ALAIN BÉDARD : Depuis l’enregistrement, il y a eu une rotation de musiciens. On a vu arriver Annie Dominique à la clarinette basse et aux saxophones. Elle joue régulièrement, même si elle a eu une petite fille dernièrement, Charlie-Rose. Puis Claire Devlin a remplacé Benjamin Deschamps au ténor, trop occupé avec Jean-Michel Blais. Lors des 2 dernières tournées, le personnel a encore changé. Sur la tournée européenne, il y a eu Alexandre Dion à la clarinette basse et sur la tournée canadienne, Erik Hove au sax alto et Artem Kovalchuk à la trompette. Ils ont tous été formidables. Ce n’est pas facile de garder tous ces leaders de façon régulière dans une formation de 8 musiciens comme le Jazzlab. Ils ou elles ont tous.tes des projets personnels, des engagements, de l’enseignement. Mais on se débrouille, on s’ajuste…
PAN M 360 : Jouez-vous du matériel des albums antérieurs à LOGUSLABUSMUZIKUS? Du matériel inédit, jamais enregistré ?
ALAIN BÉDARD : On joue spécifiquement le matériel de l’album. Il y a des sections reconfigurées, renouvelées. Ce qui fait que le répertoire a mûri, je dirais. De plus, il y a quelques nouveautés de certains membres-compositeurs dans le groupe qui se sont ajoutées.
PAN M 360 : Le Jazzlab Orchestra a changé quelques fois de configuration. Comment situer l’actuel line-up par rapport aux précédents ?
ALAIN BÉDARD : En fait, l’instrumentation du Jazzlab Orchestra a pratiquement toujours été la même depuis sa création. Le groupe a la chance d’évoluer avec des supers musiciens, des multi-instruments qui jouent plusieurs instruments – flûte, clarinette, clarinette basse et tous les saxophones, bugle. Ce processus change le timbre, les couleurs, les textures, les registres de chaque pièce. On ne s’ennuie jamais.
PAN M 360 : Quels sont les musiciens impliqués dans ce concert et la principale qualité de chacun dans ce contexte ?
ALAIN BÉDARD : Sur les prochains concerts, on aura Mario Allard, Annie Dominique, Claire Devlin, auxquels se joignent Jacques Kuba Séguin (trompette), Thomas Morelli-Bernard (trombone), Félix Stüssi (piano), Michel Lambert (batterie). Ce sont tous d’excellents musiciens, maîtres de leurs instruments respectifs. Ils sont innovants et ont à cœur de développer non seulement leur potentiel respectif mais aussi et surtout, ils ont à cœur de travailler en collectif pour permettre à l’ensemble de jouer au maximum de ses capacités. Sur la route et sur scène, il y a un esprit de camaraderie qui se démarque et qui nous pousse tous à aller plus loin. C’est très important – Oh ! en passant, je fais la contrebasse.

- _Données sources_
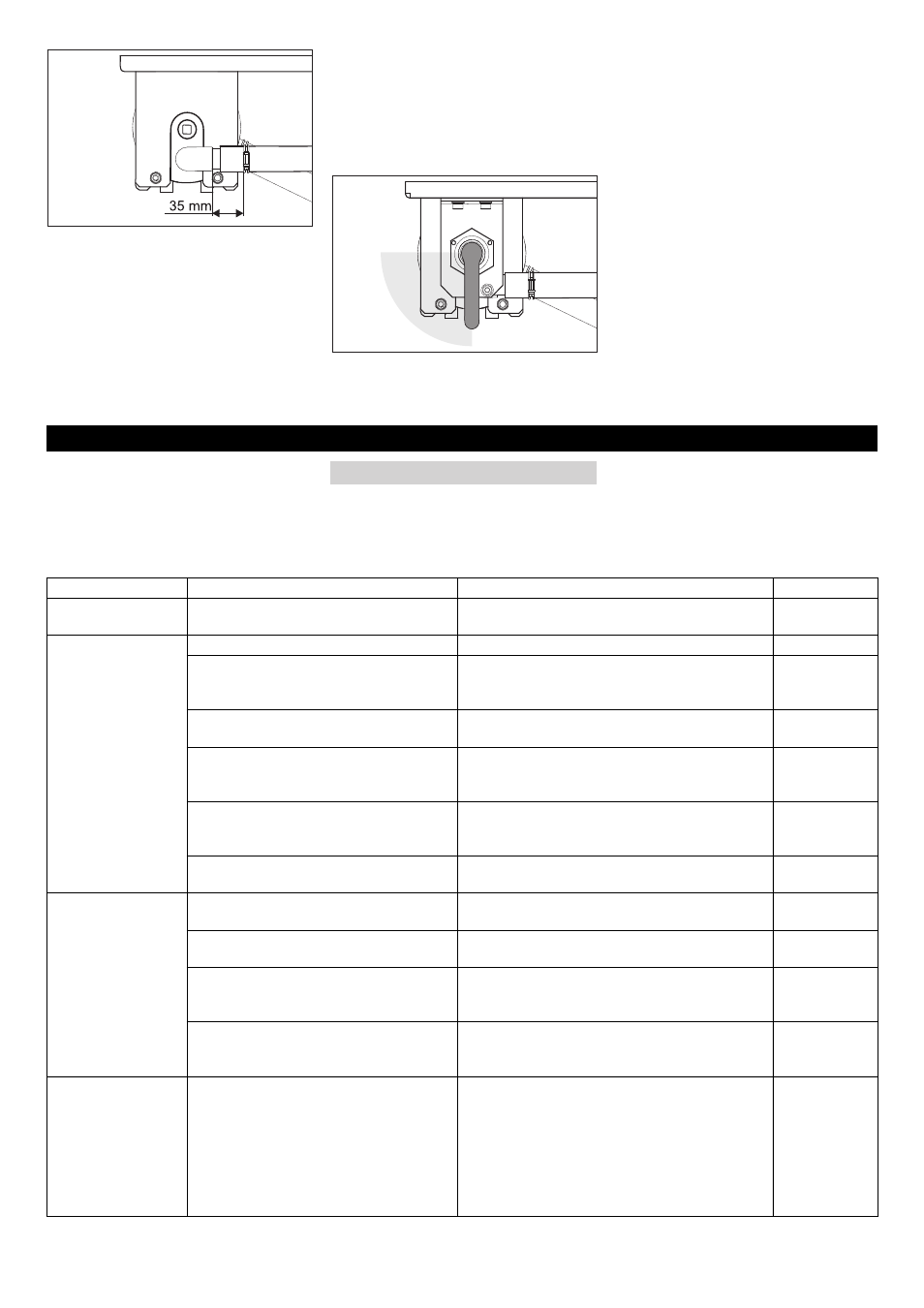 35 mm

- _Consignes_
• 1. Répondez aux questions suivantes à partir de l'entretien :
(a) Qui a remplacé Benjamin Deschamps au ténor ?
(b) De quel instrument Erik Hove a-t-il joué lors de la tournée canadienne ?
(c) De quel instrument Alain Bédard joue-t-il ?
• 2. Extrayez de l'entretien le passage qui commence à « PAN M 360 : Quels » et se termine à « fais la contrebasse. ».
La liste qui précède constitue un matériau distinct de l'entretien.

- _Vos réponses_
• 1.
(a) Claire Devlin.
(b) Du saxophone alto.
(c) De la contrebasse.

• 2.
PAN M 360 : Quels sont les musiciens impliqués dans ce concert et la principale qualité de chacun dans ce contexte ?
ALAIN BÉDARD : Sur les prochains concerts, on aura Mario Allard, Annie Dominique, Claire Devlin, auxquels se joignent Jacques Kuba Séguin (trompette), Thomas Morelli-Bernard (trombone), Félix Stüssi (piano), Michel Lambert (batterie). Ce sont tous d’excellents musiciens, maîtres de leurs instruments respectifs. Ils sont innovants et ont à cœur de développer non seulement leur potentiel respectif mais aussi et surtout, ils ont à cœur de travailler en collectif pour permettre à l’ensemble de jouer au maximum de ses capacités. Sur la route et sur scène, il y a un esprit de camaraderie qui se démarque et qui nous pousse tous à aller plus loin. C’est très important – Oh ! en passant, je fais la contrebasse.